On the map below, note Mt. Si's location relative to Bellevue and Seattle to the west. You'll understand why a little later.
I hit the trailhead at 7:08 AM. There were only about 10 cars in the parking lot which made me pretty happy. I was hoping to have the trail mostly to myself for two reasons. The first is that I just like hiking alone. The second is that I'll admit to being embarrassed when people see me stop for breaks and I knew my legs were already a little shaky. If the weather was going to be good all weekend I would have waited until Saturday. However, I knew it would rain on Saturday so Friday had to be the day. I had been up Si multiple times in the past and it had always been cloudy. I wanted the views this time.

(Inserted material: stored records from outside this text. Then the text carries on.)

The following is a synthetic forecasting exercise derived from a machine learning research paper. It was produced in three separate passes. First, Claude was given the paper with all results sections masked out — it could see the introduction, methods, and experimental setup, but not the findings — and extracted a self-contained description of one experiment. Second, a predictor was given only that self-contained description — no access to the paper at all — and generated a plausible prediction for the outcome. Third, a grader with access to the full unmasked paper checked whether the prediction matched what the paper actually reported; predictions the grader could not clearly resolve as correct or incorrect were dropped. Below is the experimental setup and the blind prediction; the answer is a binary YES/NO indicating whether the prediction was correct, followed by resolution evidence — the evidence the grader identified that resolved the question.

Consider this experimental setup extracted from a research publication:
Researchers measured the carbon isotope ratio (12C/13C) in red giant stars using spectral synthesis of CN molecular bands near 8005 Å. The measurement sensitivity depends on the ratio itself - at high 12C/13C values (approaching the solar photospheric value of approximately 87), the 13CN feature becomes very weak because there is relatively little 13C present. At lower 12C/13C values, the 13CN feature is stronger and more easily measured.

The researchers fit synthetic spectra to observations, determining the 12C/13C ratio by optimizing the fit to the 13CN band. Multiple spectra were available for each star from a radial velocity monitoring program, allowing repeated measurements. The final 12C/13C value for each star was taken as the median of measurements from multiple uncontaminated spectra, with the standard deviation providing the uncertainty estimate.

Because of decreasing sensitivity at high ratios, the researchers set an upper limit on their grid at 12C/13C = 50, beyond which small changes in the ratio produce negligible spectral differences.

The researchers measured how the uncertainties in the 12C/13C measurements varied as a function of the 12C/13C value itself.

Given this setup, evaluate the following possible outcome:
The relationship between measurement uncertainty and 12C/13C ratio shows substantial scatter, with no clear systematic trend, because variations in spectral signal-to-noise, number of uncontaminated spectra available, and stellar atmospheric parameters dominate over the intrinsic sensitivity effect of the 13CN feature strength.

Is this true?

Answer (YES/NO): NO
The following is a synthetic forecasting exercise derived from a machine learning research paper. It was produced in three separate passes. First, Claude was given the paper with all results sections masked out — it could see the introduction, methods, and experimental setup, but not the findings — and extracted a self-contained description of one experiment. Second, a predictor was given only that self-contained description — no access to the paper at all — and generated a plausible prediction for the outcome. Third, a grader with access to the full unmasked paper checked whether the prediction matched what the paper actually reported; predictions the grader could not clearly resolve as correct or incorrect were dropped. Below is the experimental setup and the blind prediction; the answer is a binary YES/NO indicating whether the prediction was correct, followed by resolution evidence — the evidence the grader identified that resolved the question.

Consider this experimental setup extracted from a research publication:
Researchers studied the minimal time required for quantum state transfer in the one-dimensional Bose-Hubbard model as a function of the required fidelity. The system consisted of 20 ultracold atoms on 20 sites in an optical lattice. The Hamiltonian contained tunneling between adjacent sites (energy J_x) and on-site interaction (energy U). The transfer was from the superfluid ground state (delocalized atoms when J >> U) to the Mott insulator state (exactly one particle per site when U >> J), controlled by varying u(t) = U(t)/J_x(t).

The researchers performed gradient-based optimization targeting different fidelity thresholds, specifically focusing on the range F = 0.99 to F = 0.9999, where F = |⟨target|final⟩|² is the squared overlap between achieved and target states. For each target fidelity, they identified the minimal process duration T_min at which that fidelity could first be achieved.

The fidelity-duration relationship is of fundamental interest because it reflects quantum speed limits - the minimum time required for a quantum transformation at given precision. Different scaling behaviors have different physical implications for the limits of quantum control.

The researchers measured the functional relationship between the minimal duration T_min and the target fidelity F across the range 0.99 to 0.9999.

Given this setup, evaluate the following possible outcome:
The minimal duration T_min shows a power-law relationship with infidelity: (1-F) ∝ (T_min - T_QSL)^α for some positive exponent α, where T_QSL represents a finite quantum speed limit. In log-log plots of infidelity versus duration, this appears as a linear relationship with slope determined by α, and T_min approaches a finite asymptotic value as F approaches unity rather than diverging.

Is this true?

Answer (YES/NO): NO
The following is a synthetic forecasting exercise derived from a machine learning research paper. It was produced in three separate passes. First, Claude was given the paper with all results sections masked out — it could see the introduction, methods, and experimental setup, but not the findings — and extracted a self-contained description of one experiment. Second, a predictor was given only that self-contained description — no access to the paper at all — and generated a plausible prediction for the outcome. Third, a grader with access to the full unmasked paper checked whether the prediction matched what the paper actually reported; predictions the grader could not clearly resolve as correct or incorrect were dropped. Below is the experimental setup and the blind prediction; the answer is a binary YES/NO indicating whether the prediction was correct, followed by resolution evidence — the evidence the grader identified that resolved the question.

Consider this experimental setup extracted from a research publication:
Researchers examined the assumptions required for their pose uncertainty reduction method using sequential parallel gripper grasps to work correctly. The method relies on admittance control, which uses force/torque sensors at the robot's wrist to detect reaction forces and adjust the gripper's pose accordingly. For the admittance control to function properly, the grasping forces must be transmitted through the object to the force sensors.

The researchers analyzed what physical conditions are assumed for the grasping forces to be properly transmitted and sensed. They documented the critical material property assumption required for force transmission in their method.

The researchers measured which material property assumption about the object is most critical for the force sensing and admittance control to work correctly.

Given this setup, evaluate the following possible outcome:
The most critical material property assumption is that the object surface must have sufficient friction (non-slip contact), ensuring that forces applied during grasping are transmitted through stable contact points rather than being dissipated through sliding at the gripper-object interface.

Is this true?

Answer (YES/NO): NO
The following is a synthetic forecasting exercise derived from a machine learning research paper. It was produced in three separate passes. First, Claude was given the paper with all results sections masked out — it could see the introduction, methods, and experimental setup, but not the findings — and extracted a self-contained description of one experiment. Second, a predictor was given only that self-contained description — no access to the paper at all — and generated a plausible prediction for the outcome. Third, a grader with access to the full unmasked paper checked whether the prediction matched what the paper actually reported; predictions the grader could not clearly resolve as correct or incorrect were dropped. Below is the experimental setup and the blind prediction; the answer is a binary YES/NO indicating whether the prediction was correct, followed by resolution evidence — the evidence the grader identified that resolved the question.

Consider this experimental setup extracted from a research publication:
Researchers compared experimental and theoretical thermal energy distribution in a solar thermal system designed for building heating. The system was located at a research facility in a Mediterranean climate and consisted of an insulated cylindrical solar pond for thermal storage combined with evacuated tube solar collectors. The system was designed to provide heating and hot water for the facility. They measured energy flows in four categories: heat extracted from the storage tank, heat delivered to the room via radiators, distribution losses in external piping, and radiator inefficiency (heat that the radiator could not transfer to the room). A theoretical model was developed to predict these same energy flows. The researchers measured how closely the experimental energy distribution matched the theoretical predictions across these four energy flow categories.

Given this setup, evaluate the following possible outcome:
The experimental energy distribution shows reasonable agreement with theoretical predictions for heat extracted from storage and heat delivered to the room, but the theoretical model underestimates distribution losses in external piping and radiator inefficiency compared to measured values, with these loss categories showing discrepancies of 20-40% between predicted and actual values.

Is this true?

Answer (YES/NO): NO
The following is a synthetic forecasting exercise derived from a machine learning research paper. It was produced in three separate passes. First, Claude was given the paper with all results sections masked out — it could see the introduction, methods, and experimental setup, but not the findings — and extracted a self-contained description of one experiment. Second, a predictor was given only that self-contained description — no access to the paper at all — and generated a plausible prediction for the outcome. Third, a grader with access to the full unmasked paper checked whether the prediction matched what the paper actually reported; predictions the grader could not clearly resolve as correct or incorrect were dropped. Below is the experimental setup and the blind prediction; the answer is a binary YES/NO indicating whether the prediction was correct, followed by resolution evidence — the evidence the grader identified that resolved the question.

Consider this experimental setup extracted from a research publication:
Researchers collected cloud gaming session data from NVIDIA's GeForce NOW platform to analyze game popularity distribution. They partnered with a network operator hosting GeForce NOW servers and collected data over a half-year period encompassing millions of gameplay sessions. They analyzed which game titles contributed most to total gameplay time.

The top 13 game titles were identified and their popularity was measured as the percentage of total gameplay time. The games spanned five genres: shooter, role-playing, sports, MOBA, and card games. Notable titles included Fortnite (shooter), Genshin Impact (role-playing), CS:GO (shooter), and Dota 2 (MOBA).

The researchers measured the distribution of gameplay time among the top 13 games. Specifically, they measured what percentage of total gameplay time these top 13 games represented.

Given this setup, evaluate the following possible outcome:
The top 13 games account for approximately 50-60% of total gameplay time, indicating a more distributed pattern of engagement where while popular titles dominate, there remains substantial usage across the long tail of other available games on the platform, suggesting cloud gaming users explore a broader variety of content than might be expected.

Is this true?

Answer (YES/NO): NO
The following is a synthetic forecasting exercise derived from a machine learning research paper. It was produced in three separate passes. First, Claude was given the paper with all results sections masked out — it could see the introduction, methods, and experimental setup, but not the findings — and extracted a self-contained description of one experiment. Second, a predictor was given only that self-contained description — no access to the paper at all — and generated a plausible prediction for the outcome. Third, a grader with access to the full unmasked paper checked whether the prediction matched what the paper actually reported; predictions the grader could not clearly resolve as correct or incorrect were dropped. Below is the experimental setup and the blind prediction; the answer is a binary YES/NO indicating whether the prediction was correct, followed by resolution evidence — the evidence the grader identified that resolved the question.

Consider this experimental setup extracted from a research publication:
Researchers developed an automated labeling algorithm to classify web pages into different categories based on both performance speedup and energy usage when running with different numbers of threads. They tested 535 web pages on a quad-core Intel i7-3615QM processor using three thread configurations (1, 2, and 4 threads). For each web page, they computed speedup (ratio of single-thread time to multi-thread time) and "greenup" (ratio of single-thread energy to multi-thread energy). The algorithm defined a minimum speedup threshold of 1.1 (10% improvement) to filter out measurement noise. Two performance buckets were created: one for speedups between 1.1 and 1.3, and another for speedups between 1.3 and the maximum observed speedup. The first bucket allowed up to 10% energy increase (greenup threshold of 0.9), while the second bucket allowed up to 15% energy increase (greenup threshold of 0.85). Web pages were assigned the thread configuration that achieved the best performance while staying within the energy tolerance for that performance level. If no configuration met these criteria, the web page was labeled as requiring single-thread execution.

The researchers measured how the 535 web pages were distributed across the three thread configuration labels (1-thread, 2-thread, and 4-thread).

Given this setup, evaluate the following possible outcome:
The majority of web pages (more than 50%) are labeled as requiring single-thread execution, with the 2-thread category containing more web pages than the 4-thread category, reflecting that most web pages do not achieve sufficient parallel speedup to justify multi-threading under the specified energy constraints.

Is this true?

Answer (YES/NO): NO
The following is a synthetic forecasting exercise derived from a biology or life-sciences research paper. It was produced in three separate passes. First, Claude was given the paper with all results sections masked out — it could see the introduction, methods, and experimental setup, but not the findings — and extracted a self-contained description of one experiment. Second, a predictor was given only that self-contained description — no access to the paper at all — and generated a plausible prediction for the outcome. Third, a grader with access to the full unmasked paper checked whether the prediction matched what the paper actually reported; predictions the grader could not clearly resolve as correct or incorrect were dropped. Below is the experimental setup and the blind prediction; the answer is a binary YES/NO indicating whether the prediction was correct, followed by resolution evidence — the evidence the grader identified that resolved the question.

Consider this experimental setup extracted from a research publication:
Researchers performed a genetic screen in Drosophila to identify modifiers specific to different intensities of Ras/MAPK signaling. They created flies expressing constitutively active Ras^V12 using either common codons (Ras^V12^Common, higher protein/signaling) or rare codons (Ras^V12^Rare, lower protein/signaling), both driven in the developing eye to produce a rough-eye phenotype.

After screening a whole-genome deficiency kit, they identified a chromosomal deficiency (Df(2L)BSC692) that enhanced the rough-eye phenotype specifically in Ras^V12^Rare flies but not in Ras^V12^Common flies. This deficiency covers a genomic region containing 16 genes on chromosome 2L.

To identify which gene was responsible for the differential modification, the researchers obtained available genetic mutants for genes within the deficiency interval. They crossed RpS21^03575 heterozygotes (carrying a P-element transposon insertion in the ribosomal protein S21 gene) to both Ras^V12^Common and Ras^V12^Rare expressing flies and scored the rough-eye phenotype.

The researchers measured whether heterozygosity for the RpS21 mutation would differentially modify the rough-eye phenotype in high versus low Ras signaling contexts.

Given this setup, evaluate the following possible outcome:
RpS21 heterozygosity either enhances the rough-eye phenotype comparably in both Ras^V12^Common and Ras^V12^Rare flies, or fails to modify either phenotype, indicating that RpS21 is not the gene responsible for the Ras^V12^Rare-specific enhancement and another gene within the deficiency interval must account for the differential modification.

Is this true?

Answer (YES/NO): NO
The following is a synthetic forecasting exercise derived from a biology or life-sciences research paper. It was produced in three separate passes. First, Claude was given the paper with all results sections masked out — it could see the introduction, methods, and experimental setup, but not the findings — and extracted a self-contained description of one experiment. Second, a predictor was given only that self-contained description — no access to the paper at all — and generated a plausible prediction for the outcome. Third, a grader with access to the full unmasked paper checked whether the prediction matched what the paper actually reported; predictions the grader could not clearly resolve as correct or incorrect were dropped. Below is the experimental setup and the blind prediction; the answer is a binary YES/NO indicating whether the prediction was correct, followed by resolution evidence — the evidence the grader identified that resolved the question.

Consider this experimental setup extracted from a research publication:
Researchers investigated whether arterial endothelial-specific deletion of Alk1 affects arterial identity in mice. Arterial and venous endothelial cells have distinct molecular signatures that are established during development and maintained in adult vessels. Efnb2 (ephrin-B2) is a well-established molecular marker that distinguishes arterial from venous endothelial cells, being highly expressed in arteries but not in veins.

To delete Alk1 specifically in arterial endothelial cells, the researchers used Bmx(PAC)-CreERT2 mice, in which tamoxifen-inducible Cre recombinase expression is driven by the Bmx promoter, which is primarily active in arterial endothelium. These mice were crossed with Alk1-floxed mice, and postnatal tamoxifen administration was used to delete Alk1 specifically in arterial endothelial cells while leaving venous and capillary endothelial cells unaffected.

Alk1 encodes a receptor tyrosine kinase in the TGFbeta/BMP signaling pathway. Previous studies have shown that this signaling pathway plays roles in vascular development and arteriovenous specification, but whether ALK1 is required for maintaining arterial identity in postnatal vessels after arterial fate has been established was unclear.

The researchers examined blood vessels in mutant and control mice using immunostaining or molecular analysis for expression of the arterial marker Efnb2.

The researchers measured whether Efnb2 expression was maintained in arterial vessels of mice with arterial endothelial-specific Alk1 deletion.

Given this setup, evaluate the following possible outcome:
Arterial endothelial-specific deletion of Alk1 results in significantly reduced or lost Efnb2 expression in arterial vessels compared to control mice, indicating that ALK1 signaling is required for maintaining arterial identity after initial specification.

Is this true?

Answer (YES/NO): YES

The main thing to remember about Mt Si is that while its not the steepest climb around, it sometimes seems like the most unrelenting climb around. There are very few plateaus on the trail and those precious few are very short. It's up and up and up and up and up... A lot of people training to climb Mt. Rainier actually strap on huge heavy bags and train on Mt. Si. There were once markers at every half mile but some of those have gone missing over the years. Yesterday it took me 29 minutes to complete the first mile and it took me an average of 36 minutes each to complete miles 2 and 3.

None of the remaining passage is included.